• _Task to complete_
Pull out every line with the word "great" from the entries below.

• _The input_
++++++++++

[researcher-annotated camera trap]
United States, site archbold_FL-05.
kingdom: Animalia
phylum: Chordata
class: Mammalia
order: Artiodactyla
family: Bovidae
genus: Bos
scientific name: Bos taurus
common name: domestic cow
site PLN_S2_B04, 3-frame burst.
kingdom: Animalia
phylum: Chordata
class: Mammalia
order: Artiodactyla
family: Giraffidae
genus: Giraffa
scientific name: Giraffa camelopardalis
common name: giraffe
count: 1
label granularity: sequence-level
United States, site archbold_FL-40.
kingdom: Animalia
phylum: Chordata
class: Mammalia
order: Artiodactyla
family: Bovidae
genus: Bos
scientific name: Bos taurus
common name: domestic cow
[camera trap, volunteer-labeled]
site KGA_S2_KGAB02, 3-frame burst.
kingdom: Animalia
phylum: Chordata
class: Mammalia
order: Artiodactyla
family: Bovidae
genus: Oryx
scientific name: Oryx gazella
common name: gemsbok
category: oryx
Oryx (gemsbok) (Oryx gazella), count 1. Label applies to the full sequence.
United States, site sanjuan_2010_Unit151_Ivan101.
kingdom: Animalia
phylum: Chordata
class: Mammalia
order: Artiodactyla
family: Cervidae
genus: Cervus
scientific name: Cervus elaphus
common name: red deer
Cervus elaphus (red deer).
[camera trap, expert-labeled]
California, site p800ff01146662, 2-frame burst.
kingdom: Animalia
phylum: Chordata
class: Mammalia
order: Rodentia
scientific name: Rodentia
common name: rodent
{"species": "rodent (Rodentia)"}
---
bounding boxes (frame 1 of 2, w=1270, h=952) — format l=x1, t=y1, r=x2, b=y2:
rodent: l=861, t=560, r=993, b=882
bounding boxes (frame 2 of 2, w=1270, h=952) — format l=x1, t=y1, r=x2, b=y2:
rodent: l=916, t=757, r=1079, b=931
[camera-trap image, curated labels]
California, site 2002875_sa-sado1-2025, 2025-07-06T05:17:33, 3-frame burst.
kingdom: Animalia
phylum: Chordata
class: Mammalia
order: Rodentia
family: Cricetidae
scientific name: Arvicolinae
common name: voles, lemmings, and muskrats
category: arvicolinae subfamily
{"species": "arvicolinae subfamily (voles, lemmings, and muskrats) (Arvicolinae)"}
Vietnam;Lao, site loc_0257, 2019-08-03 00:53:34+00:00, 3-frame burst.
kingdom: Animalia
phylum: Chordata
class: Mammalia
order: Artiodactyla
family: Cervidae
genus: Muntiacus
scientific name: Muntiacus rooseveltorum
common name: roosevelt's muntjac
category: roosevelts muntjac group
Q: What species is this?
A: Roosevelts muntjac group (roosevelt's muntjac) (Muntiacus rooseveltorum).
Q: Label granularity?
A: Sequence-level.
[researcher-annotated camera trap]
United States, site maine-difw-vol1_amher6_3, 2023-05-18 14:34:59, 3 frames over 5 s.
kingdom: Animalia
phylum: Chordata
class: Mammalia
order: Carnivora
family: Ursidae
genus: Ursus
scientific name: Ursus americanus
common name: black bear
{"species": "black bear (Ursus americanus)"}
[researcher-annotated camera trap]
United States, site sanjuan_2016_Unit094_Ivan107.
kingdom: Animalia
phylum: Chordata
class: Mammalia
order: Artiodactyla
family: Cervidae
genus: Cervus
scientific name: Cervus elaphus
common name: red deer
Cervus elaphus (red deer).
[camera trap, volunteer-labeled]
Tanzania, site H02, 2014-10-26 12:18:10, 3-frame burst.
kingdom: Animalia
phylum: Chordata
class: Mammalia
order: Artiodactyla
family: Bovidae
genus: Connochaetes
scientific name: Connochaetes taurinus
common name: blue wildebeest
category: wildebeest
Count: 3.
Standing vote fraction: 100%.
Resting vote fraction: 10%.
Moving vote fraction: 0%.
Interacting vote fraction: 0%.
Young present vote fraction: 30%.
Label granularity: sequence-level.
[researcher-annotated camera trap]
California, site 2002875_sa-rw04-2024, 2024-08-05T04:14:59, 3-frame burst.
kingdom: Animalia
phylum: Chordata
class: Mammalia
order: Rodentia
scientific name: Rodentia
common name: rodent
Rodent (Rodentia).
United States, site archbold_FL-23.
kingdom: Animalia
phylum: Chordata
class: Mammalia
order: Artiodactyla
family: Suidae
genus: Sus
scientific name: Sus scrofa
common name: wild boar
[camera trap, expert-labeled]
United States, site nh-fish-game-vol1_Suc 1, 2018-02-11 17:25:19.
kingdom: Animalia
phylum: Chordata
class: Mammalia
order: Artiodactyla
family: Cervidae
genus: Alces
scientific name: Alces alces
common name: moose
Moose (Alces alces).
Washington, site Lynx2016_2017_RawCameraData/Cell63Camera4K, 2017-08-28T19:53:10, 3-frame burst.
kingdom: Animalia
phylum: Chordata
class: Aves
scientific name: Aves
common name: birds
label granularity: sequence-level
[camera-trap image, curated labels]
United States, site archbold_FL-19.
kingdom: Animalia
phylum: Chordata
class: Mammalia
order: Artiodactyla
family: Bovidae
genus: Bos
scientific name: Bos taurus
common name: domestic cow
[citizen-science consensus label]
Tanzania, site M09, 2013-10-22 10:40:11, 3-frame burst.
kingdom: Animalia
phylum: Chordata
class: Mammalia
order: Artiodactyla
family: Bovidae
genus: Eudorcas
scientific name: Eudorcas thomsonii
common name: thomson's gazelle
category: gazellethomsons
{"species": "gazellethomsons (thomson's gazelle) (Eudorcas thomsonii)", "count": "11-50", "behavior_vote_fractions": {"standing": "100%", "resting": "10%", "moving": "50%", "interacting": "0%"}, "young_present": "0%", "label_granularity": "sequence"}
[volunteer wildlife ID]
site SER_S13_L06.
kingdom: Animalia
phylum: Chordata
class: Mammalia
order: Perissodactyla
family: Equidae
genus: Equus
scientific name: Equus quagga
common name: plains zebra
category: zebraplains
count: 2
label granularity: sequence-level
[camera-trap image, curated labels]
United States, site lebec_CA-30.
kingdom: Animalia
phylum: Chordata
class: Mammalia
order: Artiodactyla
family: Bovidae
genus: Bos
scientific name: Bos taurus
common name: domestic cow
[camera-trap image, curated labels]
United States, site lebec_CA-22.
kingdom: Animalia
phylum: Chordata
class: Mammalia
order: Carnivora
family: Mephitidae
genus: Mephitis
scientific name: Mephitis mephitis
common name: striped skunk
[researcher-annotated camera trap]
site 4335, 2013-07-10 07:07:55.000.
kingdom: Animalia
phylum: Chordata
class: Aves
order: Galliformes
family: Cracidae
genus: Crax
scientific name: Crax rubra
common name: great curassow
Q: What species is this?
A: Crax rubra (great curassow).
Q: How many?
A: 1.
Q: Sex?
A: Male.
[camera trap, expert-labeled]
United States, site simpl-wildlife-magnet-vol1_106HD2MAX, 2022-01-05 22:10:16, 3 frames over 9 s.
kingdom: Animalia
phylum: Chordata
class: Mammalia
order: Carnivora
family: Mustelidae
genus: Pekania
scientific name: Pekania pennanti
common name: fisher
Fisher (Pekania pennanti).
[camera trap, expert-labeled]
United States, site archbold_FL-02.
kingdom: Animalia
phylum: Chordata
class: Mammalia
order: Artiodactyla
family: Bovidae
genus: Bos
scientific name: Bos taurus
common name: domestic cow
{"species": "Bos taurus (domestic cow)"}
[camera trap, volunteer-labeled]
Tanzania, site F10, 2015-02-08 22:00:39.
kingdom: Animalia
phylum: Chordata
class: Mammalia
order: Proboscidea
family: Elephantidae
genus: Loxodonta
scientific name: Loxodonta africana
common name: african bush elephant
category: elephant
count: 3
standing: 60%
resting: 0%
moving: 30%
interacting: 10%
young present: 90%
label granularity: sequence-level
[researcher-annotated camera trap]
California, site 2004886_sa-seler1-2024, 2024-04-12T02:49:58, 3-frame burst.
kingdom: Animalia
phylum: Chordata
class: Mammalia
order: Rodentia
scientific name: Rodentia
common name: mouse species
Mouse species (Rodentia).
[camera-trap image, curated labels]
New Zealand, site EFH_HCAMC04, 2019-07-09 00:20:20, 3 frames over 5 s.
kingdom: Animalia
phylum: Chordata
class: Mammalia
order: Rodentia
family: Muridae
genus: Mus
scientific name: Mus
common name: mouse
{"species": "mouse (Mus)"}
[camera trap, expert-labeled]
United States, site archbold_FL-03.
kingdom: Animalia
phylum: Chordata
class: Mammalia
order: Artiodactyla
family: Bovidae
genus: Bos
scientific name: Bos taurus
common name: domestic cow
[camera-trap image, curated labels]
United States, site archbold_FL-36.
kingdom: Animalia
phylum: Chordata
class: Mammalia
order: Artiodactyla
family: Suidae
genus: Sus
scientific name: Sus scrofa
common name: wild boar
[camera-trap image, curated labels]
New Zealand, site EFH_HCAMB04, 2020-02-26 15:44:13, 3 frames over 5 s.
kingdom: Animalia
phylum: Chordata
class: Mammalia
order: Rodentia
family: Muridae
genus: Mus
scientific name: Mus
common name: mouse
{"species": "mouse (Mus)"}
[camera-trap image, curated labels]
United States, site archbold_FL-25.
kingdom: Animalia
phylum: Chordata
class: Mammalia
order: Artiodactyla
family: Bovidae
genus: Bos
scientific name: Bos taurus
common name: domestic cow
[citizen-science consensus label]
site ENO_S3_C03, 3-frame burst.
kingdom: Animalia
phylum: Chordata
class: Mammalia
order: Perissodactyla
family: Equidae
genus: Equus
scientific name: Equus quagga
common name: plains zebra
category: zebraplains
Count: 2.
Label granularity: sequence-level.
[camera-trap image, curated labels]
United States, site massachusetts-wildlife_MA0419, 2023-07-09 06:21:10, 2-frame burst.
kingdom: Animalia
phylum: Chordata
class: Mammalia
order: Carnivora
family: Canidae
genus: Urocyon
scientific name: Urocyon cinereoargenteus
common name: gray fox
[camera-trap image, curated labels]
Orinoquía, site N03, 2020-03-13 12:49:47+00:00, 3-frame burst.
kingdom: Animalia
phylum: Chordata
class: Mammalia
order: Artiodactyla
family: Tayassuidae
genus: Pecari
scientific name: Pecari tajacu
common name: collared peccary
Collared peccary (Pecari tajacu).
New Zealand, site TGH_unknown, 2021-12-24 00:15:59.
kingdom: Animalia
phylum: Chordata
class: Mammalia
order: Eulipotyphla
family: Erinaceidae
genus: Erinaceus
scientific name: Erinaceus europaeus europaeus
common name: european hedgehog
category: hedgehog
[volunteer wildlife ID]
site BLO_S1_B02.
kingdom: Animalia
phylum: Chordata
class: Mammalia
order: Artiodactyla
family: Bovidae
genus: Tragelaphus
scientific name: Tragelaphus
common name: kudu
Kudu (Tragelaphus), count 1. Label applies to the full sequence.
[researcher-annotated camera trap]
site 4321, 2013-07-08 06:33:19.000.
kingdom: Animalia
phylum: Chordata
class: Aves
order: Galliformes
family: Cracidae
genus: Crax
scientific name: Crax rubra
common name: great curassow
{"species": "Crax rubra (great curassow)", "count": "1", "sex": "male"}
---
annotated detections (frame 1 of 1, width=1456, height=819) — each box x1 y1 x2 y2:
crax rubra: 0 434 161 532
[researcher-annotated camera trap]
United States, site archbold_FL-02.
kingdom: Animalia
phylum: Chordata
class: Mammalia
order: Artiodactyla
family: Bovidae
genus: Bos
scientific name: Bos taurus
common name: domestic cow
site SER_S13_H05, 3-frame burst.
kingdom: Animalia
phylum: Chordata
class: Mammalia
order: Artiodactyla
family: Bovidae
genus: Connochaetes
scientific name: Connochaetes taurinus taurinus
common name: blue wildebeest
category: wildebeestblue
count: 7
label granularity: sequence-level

++++++++++

• _Output below_
common name: great curassow
A: Crax rubra (great curassow).
common name: great curassow
{"species": "Crax rubra (great curassow)", "count": "1", "sex": "male"}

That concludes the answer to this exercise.